Dan Collins wrote:
Apparently, for whatever reason, the master database server for enwiki got overloaded. This was following a few updates, which may have (I don't think they're sure yet) caused the problem. What actually happened was the database server had a large number of queries stuck in the 'statistics' status, leading to overload, leading to wiki down. Enwiki was set to read only, and the Almighty Tim, Patron Saint of Master Databases, arrived on the scene to heroically run the master-database switch script. The S1 (enwiki) master database was changed from db14 to db16, and db14 was removed from the slave rotation. From what I understand, db14 will need a swift kick to the power button to make it all jolly and happy again.

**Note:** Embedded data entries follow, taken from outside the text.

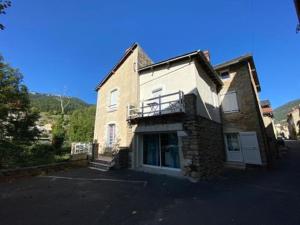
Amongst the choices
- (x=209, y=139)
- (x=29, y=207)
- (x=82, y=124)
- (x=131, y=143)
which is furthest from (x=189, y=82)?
(x=82, y=124)

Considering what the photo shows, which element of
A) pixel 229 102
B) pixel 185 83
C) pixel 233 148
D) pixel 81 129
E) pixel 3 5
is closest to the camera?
pixel 3 5

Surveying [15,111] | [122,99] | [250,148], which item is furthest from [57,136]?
[250,148]

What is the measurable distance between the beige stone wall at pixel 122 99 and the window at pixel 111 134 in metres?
0.32

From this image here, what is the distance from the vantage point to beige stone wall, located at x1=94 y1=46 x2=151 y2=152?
1077cm

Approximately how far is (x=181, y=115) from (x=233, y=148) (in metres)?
6.02

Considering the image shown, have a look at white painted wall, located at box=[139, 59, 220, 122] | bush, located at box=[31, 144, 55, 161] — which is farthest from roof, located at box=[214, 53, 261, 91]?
bush, located at box=[31, 144, 55, 161]

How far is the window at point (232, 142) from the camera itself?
432 inches

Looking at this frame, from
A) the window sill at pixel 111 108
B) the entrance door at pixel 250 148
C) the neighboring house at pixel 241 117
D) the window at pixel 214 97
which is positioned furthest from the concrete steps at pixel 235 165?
the window sill at pixel 111 108

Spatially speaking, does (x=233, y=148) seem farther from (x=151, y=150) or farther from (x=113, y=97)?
(x=113, y=97)

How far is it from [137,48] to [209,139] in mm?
8343

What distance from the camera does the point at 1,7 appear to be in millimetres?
3896

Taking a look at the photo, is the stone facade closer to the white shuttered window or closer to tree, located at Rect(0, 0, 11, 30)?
the white shuttered window

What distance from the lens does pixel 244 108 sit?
10.9 meters

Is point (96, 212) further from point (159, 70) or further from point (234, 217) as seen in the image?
point (159, 70)
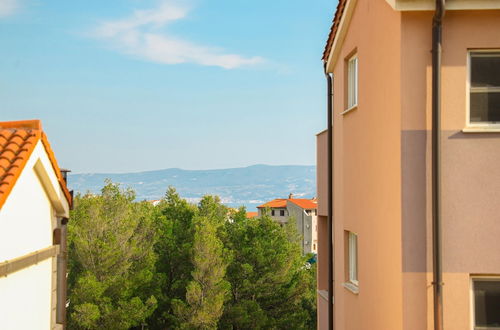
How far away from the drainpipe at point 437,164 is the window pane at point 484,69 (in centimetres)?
52

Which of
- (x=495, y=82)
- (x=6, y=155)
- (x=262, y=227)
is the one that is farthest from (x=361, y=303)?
(x=262, y=227)

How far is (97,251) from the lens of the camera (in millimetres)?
45531

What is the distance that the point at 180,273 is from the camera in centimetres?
5053

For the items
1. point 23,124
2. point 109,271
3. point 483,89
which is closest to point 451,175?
point 483,89

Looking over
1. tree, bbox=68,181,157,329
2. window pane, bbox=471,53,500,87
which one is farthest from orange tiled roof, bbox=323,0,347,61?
tree, bbox=68,181,157,329

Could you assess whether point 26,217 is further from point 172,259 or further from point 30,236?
point 172,259

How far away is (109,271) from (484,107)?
4089 cm

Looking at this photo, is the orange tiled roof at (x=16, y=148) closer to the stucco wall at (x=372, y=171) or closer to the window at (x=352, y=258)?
the stucco wall at (x=372, y=171)

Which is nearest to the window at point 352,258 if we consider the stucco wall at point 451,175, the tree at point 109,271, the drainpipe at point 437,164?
the stucco wall at point 451,175

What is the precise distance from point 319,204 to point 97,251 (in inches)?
1336

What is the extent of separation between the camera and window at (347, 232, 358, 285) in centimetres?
1152

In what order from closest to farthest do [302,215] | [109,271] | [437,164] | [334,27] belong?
1. [437,164]
2. [334,27]
3. [109,271]
4. [302,215]

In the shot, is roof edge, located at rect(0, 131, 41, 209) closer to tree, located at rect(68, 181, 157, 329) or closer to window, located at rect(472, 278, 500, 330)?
window, located at rect(472, 278, 500, 330)

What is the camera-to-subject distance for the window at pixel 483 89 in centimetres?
791
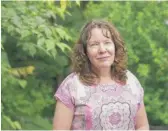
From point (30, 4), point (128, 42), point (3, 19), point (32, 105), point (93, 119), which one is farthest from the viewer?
point (32, 105)

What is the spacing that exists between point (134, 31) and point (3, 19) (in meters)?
1.75

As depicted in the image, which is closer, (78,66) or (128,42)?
(78,66)

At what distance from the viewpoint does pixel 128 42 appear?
14.2 ft

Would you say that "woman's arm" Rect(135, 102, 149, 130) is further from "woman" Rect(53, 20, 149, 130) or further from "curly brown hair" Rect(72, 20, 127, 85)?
"curly brown hair" Rect(72, 20, 127, 85)

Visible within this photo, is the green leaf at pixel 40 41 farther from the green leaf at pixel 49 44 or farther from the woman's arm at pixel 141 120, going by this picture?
the woman's arm at pixel 141 120

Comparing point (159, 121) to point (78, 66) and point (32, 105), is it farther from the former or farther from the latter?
point (78, 66)

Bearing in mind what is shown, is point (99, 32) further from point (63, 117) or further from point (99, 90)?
point (63, 117)

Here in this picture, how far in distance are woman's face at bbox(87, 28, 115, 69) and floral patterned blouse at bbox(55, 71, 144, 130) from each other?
0.09m

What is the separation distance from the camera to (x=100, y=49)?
5.87ft

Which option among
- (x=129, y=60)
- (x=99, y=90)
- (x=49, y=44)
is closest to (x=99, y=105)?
(x=99, y=90)

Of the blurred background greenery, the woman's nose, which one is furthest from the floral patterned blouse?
the blurred background greenery

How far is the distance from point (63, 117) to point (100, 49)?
0.99 ft

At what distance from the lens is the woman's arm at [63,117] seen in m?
1.75

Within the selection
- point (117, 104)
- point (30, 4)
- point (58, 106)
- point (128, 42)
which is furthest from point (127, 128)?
point (128, 42)
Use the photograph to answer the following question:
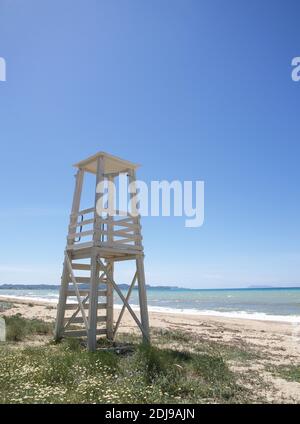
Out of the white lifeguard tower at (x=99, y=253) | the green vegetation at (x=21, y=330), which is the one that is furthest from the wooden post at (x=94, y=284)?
the green vegetation at (x=21, y=330)

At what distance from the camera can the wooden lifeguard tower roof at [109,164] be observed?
10.5 metres

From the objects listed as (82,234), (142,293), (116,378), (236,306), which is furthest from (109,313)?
(236,306)

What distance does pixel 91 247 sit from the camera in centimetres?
965

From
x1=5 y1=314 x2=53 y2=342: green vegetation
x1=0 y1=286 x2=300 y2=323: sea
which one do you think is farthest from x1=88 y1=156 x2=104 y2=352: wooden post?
x1=0 y1=286 x2=300 y2=323: sea

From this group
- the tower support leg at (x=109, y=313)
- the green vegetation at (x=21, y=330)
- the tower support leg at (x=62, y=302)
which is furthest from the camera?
the tower support leg at (x=109, y=313)

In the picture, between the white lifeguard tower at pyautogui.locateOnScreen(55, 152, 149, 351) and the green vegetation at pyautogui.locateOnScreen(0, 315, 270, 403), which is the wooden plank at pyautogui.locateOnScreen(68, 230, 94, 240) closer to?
the white lifeguard tower at pyautogui.locateOnScreen(55, 152, 149, 351)

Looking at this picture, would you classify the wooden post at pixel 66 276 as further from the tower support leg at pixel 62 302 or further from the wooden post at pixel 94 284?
the wooden post at pixel 94 284

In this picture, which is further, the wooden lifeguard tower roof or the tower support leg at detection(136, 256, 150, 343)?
the wooden lifeguard tower roof

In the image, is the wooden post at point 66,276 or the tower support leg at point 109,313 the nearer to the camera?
the wooden post at point 66,276

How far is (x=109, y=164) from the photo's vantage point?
1092 cm

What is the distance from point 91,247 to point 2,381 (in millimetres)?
4344

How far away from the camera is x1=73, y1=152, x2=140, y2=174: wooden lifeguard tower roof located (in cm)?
1051

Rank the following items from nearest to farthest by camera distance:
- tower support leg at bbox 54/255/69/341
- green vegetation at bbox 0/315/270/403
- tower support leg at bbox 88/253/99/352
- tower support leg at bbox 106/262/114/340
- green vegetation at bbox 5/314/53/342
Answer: green vegetation at bbox 0/315/270/403
tower support leg at bbox 88/253/99/352
tower support leg at bbox 54/255/69/341
green vegetation at bbox 5/314/53/342
tower support leg at bbox 106/262/114/340
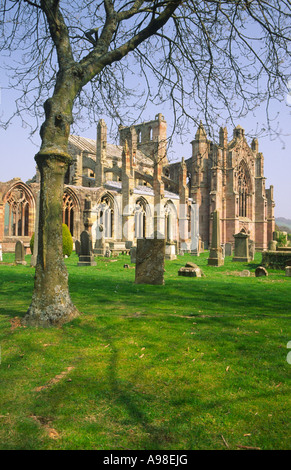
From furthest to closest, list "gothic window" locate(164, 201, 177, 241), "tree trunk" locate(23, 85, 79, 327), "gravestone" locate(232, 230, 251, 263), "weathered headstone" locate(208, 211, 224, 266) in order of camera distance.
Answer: "gothic window" locate(164, 201, 177, 241)
"gravestone" locate(232, 230, 251, 263)
"weathered headstone" locate(208, 211, 224, 266)
"tree trunk" locate(23, 85, 79, 327)

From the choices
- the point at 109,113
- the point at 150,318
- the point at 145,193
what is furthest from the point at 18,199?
the point at 150,318

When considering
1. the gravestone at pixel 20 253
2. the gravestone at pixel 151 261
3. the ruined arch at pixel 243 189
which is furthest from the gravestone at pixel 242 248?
the ruined arch at pixel 243 189

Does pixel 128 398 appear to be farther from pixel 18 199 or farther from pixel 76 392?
pixel 18 199

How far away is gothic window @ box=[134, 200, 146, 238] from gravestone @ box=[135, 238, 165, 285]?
23426 millimetres

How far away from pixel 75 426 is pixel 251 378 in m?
1.73

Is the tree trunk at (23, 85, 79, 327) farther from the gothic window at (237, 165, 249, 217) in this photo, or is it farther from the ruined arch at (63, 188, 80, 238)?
the gothic window at (237, 165, 249, 217)

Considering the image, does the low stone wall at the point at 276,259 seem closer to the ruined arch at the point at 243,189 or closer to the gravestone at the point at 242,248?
the gravestone at the point at 242,248

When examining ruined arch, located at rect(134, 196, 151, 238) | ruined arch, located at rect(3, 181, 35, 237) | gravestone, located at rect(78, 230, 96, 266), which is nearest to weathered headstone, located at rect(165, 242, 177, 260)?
gravestone, located at rect(78, 230, 96, 266)

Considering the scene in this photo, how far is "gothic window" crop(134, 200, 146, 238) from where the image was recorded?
107ft

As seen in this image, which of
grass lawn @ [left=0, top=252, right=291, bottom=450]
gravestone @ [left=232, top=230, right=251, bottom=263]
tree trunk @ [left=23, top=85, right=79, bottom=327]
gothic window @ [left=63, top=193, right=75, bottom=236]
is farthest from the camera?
gothic window @ [left=63, top=193, right=75, bottom=236]

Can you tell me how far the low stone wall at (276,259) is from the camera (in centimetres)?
1416

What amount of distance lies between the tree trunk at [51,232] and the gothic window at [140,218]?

Ah excellent, you did my summary post for me. :)
Lots of threads being in the "statistics" state seems to be MySQL's way of saying "I've fallen and I can't get up". It's unclear exactly what set it off, but basically nothing works well until you restart it.
At 52 minutes from start of event, this took us a bit longer than I'd like to resolve -- we had to percolate through a couple levels of alert calls. (Sorry to wake you up early Tim!)
A similar event in future should be fixable within a few minutes, thanks to Tim's work on making the master-switch system more foolproof. We're fixing up our internal documentation so all our site ops will now know how to run the database master switch script next time!
Only en.wikipedia.org was affected, other than a couple of minutes where we threw the whole site to read-only while figuring out what was going on.
-- brion